EXERCISE - Rewrite all of the records below with every "paved road" changed to "asphalt road" and everything else left as it is. Leave the pictures out.

INFORMATION SHOWN -
************
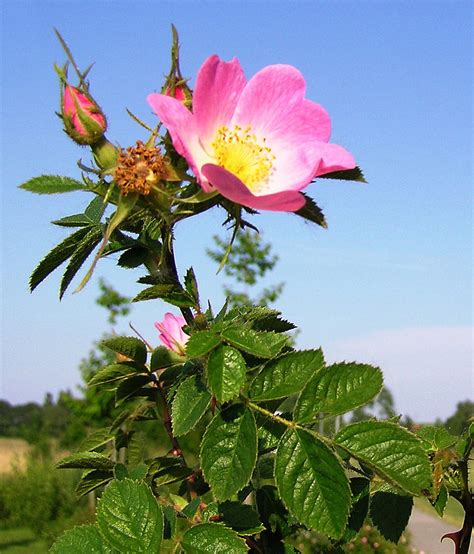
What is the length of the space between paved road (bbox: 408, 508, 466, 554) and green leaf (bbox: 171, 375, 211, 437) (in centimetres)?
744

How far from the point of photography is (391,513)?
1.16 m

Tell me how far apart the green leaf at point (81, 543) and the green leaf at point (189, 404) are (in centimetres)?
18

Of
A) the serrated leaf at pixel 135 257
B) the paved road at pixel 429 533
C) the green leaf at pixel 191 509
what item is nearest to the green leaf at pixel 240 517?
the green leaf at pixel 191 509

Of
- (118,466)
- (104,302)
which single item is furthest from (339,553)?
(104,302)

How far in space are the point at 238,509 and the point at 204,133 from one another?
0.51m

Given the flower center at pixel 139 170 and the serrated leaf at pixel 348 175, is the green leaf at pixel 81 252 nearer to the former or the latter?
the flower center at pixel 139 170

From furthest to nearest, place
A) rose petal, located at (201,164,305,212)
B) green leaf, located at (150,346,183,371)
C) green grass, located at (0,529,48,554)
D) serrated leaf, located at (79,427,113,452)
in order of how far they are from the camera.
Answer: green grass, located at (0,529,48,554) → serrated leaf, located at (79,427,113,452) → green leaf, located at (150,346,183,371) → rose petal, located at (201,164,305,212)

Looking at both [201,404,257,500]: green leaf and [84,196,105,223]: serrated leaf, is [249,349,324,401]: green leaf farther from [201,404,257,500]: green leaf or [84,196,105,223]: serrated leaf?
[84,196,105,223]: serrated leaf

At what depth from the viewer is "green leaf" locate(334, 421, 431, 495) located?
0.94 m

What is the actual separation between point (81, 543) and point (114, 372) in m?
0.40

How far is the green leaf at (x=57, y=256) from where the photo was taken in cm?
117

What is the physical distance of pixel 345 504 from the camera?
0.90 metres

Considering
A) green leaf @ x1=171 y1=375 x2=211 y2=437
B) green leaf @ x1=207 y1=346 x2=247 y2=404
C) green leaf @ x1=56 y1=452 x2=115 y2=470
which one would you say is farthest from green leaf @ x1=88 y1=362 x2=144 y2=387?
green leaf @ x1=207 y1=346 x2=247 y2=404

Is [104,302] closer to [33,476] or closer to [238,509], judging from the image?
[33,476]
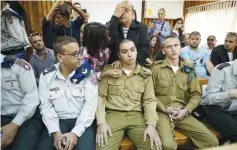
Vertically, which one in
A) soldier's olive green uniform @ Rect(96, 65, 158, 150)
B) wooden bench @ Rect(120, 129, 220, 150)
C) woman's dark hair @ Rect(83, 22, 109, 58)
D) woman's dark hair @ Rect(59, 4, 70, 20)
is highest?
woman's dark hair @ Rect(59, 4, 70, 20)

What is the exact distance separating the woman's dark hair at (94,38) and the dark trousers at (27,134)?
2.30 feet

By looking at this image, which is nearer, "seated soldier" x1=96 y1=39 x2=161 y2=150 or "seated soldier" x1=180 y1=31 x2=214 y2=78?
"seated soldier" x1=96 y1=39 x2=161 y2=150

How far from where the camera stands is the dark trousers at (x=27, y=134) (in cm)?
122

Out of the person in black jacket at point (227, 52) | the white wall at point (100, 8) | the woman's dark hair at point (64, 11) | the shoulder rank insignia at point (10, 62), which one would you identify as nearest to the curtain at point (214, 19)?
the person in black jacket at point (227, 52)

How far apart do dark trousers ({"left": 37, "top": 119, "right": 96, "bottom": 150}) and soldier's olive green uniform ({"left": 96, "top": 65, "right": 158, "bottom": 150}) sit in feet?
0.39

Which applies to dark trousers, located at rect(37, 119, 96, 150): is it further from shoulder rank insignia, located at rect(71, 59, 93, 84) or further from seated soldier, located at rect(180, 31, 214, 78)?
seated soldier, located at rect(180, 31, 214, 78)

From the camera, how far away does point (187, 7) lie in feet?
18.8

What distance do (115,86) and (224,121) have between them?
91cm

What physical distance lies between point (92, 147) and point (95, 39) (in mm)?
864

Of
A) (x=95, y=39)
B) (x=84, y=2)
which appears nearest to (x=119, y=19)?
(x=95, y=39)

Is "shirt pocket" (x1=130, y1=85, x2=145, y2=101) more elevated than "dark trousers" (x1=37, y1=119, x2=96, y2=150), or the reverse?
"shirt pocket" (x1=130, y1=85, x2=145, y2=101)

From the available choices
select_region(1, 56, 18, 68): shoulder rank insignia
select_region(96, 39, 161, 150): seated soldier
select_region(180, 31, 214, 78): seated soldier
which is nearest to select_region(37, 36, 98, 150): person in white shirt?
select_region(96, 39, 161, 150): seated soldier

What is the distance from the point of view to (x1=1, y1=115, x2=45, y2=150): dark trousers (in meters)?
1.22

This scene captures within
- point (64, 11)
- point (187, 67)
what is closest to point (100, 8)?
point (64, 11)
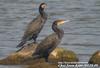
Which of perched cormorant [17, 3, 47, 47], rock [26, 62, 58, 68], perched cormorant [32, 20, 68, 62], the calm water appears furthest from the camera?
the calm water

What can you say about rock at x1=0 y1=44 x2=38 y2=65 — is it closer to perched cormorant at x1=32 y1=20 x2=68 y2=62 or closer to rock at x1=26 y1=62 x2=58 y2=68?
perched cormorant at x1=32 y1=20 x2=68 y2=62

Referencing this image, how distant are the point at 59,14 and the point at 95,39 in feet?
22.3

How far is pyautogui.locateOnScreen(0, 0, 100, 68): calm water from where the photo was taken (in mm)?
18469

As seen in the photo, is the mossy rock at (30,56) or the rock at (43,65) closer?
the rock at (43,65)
************
PROBLEM SOLUTION -
What is the length of the space between asphalt road (bbox: 408, 508, 466, 554) and green leaf (bbox: 171, 375, 211, 437) (in centimetres)?
744

How far from the point of photography is (391,513)?
1.16 m

Tell me how far apart the green leaf at point (81, 543) and the green leaf at point (189, 404) are (in centimetres)?
18

Of
A) the serrated leaf at pixel 135 257
B) the asphalt road at pixel 429 533
C) the green leaf at pixel 191 509
what item is nearest to the green leaf at pixel 240 517?
the green leaf at pixel 191 509

Of
- (118,466)
- (104,302)
which single item is furthest from (339,553)?
(104,302)

How far in space are the point at 238,509 and the point at 204,133 from one another?
0.51m

Given the flower center at pixel 139 170 and the serrated leaf at pixel 348 175, is the green leaf at pixel 81 252 nearer to the former or the latter?
the flower center at pixel 139 170

From furthest to nearest, place
A) rose petal, located at (201,164,305,212)
B) green leaf, located at (150,346,183,371)
C) green grass, located at (0,529,48,554)
D) serrated leaf, located at (79,427,113,452)
in order of how far they are from the camera.
Answer: green grass, located at (0,529,48,554) → serrated leaf, located at (79,427,113,452) → green leaf, located at (150,346,183,371) → rose petal, located at (201,164,305,212)

Looking at both [201,404,257,500]: green leaf and [84,196,105,223]: serrated leaf, is [249,349,324,401]: green leaf farther from [201,404,257,500]: green leaf or [84,196,105,223]: serrated leaf?
[84,196,105,223]: serrated leaf

At what depth from the viewer is "green leaf" locate(334, 421, 431, 495) located?
0.94 m

What is the actual separation between point (81, 543) and point (114, 372) in m?
0.40

How far is the green leaf at (x=57, y=256) from where the photo was taken in cm?
117

What is the physical distance of pixel 345 504 from the camera?
0.90 metres

Considering
A) green leaf @ x1=171 y1=375 x2=211 y2=437
B) green leaf @ x1=207 y1=346 x2=247 y2=404
C) green leaf @ x1=56 y1=452 x2=115 y2=470
which one would you say is farthest from green leaf @ x1=88 y1=362 x2=144 y2=387?
green leaf @ x1=207 y1=346 x2=247 y2=404

Is [104,302] closer to [33,476] or closer to [238,509], judging from the image?
[33,476]
Vertically, which one in
A) soldier's olive green uniform @ Rect(96, 65, 158, 150)
B) wooden bench @ Rect(120, 129, 220, 150)
C) woman's dark hair @ Rect(83, 22, 109, 58)
D) woman's dark hair @ Rect(59, 4, 70, 20)
is highest?
woman's dark hair @ Rect(59, 4, 70, 20)

What is the exact distance separating the woman's dark hair at (94,38) and the dark trousers at (27,134)?
2.30 feet

By looking at this image, which is nearer, "seated soldier" x1=96 y1=39 x2=161 y2=150 or "seated soldier" x1=180 y1=31 x2=214 y2=78?
"seated soldier" x1=96 y1=39 x2=161 y2=150

How far from where the camera stands is the dark trousers at (x=27, y=134) (in cm)?
122

Out of the person in black jacket at point (227, 52) | the white wall at point (100, 8) | the woman's dark hair at point (64, 11) | the shoulder rank insignia at point (10, 62), which one would you identify as nearest to the curtain at point (214, 19)?
the person in black jacket at point (227, 52)

How far apart do dark trousers ({"left": 37, "top": 119, "right": 96, "bottom": 150}) and soldier's olive green uniform ({"left": 96, "top": 65, "right": 158, "bottom": 150}) sit in feet?
0.39

Which applies to dark trousers, located at rect(37, 119, 96, 150): is it further from shoulder rank insignia, located at rect(71, 59, 93, 84) or further from seated soldier, located at rect(180, 31, 214, 78)?
seated soldier, located at rect(180, 31, 214, 78)

From the camera, how far away does point (187, 7) lie in feet?
18.8

What distance do (115,86) and (224,121) have between them?
91cm

What physical distance lies between point (92, 147) and point (95, 39) (in mm)?
864

Of
A) (x=95, y=39)
B) (x=84, y=2)
which appears nearest to (x=119, y=19)?
(x=95, y=39)

Is "shirt pocket" (x1=130, y1=85, x2=145, y2=101) more elevated than "dark trousers" (x1=37, y1=119, x2=96, y2=150), or the reverse?
"shirt pocket" (x1=130, y1=85, x2=145, y2=101)

From the available choices
select_region(1, 56, 18, 68): shoulder rank insignia
select_region(96, 39, 161, 150): seated soldier
select_region(180, 31, 214, 78): seated soldier
which is nearest to select_region(37, 36, 98, 150): person in white shirt?
select_region(96, 39, 161, 150): seated soldier

What is the distance from the point of view to (x1=1, y1=115, x2=45, y2=150): dark trousers (in meters)?
1.22

This scene captures within
- point (64, 11)
- point (187, 67)
what is closest to point (100, 8)?
point (64, 11)
Which of perched cormorant [17, 3, 47, 47], rock [26, 62, 58, 68], perched cormorant [32, 20, 68, 62], the calm water appears furthest from the camera?
the calm water

What can you say about rock at x1=0 y1=44 x2=38 y2=65 — is it closer to perched cormorant at x1=32 y1=20 x2=68 y2=62 or closer to rock at x1=26 y1=62 x2=58 y2=68?
perched cormorant at x1=32 y1=20 x2=68 y2=62

Referencing this image, how distant are the point at 59,14 and the point at 95,39 in feet?
22.3

How far is pyautogui.locateOnScreen(0, 0, 100, 68): calm water from where the photo was taken (in mm)?
18469

As seen in the photo, is the mossy rock at (30,56) or the rock at (43,65) closer?
the rock at (43,65)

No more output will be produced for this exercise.